Abrogé sous la pression internationale, le régime actuel sur la propriété intellectuelle bénéficie d’une période transitoire jusqu’en 2021. Le temps pour les ministères des Finances et de l’Économie de mettre en place un nouveau texte, conforme aux nouveaux standards internationaux. (Illustration: Maison Moderne)

Abrogé sous la pression internationale, le régime actuel sur la propriété intellectuelle bénéficie d’une période transitoire jusqu’en 2021. Le temps pour les ministères des Finances et de l’Économie de mettre en place un nouveau texte, conforme aux nouveaux standards internationaux. (Illustration: Maison Moderne)

À compter du 1er juillet, la générosité offerte par l’article 50bis de la loi de l’impôt sur le revenu n’est plus. Sous la pression internationale, le Luxembourg a donc mis un terme officiel à la déductibilité de 80% sur les revenus des brevets, des noms de domaines, des marques ou des droits d’auteur sur les logiciels.
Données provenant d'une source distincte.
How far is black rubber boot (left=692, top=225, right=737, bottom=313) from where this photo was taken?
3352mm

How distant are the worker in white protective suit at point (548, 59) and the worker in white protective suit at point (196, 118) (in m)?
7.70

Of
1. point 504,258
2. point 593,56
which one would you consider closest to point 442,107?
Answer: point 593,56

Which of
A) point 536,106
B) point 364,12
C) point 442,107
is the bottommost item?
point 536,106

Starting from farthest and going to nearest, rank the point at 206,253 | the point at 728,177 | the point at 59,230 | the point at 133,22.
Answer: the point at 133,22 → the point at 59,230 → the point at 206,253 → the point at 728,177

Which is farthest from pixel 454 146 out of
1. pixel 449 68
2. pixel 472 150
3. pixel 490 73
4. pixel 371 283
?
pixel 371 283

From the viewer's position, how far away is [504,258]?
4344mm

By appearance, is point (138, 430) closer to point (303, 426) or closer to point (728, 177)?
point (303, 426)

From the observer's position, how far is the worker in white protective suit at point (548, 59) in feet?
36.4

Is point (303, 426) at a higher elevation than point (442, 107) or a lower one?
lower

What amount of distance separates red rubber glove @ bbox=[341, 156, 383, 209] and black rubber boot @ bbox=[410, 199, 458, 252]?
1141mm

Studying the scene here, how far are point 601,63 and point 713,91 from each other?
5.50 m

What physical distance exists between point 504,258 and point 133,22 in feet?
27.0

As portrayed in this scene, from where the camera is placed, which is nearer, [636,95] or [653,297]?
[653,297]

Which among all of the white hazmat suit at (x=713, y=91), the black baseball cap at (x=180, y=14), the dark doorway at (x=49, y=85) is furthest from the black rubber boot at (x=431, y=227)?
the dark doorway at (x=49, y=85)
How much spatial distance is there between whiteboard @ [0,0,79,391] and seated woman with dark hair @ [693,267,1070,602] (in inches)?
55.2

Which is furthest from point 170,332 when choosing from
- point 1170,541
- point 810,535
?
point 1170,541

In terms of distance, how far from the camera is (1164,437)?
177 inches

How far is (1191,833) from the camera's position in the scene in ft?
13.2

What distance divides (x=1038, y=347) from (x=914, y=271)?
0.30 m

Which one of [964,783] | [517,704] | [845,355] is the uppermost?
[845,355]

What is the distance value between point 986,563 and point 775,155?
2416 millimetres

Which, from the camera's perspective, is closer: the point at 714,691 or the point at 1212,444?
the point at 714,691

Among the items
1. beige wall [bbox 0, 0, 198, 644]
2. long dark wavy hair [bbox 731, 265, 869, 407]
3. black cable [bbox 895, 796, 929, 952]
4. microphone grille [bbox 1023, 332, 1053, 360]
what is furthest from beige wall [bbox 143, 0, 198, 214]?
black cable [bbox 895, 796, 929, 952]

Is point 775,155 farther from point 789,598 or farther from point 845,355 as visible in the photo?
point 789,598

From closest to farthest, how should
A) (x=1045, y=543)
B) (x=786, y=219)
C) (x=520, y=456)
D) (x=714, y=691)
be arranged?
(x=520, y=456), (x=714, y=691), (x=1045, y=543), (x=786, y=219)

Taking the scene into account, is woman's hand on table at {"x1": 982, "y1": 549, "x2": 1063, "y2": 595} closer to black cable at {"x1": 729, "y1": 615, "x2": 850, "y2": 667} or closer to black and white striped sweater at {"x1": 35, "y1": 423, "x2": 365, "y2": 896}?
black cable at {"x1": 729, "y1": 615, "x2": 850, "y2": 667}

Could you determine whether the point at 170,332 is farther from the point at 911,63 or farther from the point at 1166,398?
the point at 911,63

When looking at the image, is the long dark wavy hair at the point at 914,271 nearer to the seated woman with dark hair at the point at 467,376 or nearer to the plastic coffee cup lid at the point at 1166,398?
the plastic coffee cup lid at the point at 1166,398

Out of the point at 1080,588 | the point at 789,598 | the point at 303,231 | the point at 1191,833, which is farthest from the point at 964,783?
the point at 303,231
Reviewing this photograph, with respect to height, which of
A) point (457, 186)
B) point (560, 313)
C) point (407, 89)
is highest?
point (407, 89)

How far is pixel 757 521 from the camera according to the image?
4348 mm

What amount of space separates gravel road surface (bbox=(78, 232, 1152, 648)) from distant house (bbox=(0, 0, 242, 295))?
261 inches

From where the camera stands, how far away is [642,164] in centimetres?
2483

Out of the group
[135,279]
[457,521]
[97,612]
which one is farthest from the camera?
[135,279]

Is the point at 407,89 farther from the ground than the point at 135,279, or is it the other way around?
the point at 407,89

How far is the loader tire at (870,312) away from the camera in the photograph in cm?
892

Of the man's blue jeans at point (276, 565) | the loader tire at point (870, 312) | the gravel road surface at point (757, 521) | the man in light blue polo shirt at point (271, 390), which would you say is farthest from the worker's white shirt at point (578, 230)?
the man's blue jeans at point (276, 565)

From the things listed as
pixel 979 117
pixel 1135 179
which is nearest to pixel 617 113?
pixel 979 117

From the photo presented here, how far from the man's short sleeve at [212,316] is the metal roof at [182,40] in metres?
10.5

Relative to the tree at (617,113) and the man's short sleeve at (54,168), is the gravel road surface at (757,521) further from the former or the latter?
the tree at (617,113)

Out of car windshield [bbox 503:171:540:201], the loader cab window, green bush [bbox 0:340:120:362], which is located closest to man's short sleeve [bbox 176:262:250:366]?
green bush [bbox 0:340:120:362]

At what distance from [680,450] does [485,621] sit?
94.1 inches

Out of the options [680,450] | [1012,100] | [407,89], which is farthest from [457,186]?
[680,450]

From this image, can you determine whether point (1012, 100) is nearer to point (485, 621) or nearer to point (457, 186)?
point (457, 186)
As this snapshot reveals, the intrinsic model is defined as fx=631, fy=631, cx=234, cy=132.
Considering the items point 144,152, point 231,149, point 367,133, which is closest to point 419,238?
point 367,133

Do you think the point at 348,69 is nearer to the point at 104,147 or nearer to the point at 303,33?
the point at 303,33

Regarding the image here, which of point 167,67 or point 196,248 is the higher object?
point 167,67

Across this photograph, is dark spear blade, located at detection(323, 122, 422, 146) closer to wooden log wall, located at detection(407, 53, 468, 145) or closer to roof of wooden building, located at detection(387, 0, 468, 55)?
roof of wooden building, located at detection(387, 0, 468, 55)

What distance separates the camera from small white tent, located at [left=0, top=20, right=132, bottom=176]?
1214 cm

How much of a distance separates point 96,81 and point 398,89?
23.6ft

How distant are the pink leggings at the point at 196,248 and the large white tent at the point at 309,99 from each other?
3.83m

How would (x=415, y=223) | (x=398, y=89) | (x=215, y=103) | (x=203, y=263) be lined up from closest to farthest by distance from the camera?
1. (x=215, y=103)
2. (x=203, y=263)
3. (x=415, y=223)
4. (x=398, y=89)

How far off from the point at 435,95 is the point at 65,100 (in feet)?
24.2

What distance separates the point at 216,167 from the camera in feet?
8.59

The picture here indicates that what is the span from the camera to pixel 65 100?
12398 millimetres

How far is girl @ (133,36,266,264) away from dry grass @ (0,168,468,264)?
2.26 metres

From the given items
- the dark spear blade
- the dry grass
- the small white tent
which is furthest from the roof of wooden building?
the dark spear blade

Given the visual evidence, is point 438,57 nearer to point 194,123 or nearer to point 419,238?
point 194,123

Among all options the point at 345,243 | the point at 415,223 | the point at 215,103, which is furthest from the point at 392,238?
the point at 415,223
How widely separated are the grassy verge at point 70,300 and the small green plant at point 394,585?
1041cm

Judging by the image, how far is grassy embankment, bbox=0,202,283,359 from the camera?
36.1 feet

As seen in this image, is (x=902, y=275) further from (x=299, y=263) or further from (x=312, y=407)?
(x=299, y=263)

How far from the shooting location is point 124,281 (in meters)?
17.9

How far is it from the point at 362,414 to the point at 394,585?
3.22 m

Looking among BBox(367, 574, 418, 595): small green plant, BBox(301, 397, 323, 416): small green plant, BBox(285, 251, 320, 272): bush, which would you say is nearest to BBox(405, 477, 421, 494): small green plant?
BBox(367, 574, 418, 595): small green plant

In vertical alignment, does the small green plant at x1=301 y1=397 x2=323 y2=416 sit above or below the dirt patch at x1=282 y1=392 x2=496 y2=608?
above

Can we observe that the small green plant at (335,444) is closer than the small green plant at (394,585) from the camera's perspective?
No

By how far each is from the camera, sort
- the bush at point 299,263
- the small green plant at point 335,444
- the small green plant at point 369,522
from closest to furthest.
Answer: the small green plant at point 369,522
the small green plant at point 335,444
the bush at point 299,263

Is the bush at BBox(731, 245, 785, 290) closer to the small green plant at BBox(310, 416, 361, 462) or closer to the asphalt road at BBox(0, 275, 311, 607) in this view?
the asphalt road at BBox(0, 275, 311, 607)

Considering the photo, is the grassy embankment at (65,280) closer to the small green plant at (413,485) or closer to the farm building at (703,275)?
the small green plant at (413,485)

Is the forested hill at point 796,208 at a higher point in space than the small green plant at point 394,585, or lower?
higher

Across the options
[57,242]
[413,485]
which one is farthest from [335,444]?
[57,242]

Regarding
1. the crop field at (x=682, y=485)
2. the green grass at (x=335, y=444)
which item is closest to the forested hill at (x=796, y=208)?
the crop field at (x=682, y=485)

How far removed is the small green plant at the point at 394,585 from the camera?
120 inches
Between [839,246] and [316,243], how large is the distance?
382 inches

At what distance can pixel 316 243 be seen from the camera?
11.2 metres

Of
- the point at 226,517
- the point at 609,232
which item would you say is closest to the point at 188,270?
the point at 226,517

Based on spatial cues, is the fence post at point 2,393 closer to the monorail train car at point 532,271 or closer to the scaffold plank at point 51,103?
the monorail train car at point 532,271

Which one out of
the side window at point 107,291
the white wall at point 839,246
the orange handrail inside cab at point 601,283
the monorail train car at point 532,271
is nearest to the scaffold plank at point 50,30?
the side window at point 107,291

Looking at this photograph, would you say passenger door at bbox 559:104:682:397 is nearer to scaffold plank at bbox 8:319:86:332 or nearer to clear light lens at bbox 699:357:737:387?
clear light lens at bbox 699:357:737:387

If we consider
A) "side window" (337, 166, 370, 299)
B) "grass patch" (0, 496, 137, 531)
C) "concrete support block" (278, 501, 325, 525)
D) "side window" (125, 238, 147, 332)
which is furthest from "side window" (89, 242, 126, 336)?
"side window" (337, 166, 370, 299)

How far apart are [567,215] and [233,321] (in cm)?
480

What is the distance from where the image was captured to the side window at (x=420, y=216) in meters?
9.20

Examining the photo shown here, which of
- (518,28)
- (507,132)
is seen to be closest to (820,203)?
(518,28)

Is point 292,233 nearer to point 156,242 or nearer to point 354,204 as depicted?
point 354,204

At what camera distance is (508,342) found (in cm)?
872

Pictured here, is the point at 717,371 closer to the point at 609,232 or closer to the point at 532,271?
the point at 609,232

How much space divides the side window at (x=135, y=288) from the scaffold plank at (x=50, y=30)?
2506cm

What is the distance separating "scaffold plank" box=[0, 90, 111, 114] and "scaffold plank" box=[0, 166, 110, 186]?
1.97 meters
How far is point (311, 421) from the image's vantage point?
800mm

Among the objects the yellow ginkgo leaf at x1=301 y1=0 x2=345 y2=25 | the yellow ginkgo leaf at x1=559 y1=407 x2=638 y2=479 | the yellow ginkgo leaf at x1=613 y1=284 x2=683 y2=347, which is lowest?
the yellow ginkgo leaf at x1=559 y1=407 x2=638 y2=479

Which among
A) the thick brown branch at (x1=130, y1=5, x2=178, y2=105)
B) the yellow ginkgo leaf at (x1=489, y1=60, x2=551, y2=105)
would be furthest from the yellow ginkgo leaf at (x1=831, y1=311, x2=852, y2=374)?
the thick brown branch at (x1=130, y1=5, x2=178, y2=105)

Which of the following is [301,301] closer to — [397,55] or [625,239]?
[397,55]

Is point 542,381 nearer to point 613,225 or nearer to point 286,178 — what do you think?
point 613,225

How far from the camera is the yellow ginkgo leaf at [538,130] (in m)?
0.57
Annoncée fin 2015, la mesure est accompagnée d’une période transitoire qui s’étalera jusqu’au 30 juin 2021. À l’exception cependant des sociétés liées – à savoir les sociétés qui font partie d’un même groupe – qui verront les avantages acquis perdurer jusqu’au 31 décembre prochain.

Mais alors qu’il semblerait logique que l’abrogation d’un régime soit suivie de la mise en place d’un nouveau, le cas de figure ne se présentera pas. Du moins pas encore. «Il existe des contraintes très claires au sein des directives Beps de l’OCDE et du code de conduite de la Commission européenne qui font que le level playing field sera mis en place, mais à l’heure actuelle, nous n’en sommes nulle part pour ce nouveau régime», annonce Katia Manhaeve, présidente de l’Association internationale pour la protection de la propriété industrielle (AIPPI) Luxembourg. «D’autres pays en revanche, comme les Pays-Bas, l’Irlande ou l’Italie, annoncent déjà être en train de préparer une législation.»

Des discussions au sein des ministères des Finances et de l’Économie sont bel et bien en cours, mais la recherche d’un plan B reste d’actualité. La lettre conjointe rédigée par l’AIPPI et la Fédération des conseils en propriété industrielle destinée à exprimer leur «étonnement» a toutefois abouti à l’implication des professionnels du secteur dans les réflexions en cours. Dans une réponse parlementaire publiée en début d’année, Pierre Gramegna (DP), ministre des Finances, indiquait que ses services étaient en phase d’analyse «des différentes formes d’engagements susceptibles de promouvoir la recherche et le développement, afin de dégager quelle pourrait être une forme efficace et, le cas échéant, faisable à court terme, tout en étant conforme aux nouveaux standards internationaux».

Assise extrêmement large de l’ancien régime

Instauré en 2007 afin de placer le pays aux premières places en termes de recherche et développement, l’article 50bis n’a pas connu le succès immédiatement. Et ce malgré son assise relativement large qui incluait notamment les dépôts de marques. «Certains fiscalistes très affûtés s’étaient posé la question de savoir si cette largesse n’était pas un peu limite par rapport aux règles internationales», se souvient Didier Lecomte, managing partner du cabinet Lecomte & Partners. «Mais le texte, bien que très favorable aux entreprises, n’était pas totalement délirant, puisqu’il prévoyait des contraintes, notamment en indiquant qu’il fallait un minimum de substance.»

Le futur régime pourrait introduire un système de certification pour officialiser le caractère innovant de certains actifs.

Katia Manhaeve, présidente de l’AIPPI

C’est pourtant ce seuil minimal, associé à l’agressivité du régime ayant exacerbé la compétition fiscale entre États, qui causera la perte de cet article. Jusqu’au 1er juillet, la législation luxembourgeoise permettait en effet aux sociétés redevables de l’impôt au Grand-Duché de générer des revenus liés aux brevets, sans réel regard sur une présence physique.

La future législation, sous l’influence des critères de l’OCDE, devrait donc renforcer le lien direct entre les activités liées à la propriété intellectuelle et le territoire luxembourgeois. Et supprimer du cadre la notion de dépôt de marque. Bien que plus contraignantes, les nouvelles règles pourraient également représenter des opportunités, à en croire plusieurs spécialistes. «Le futur régime pourrait, par exemple, introduire un système de certification pour officialiser le caractère innovant de certains actifs, aboutir à la mise en place de crédits d’impôt ou renforcer la position du pays en matière de droits d’auteur sur les logiciels», estime Katia Manhaeve, qui juge que «cette question, au-delà de l’impact purement financier, doit s’intégrer dans une stratégie globale qui doit faire du Luxembourg un pays d’innovation».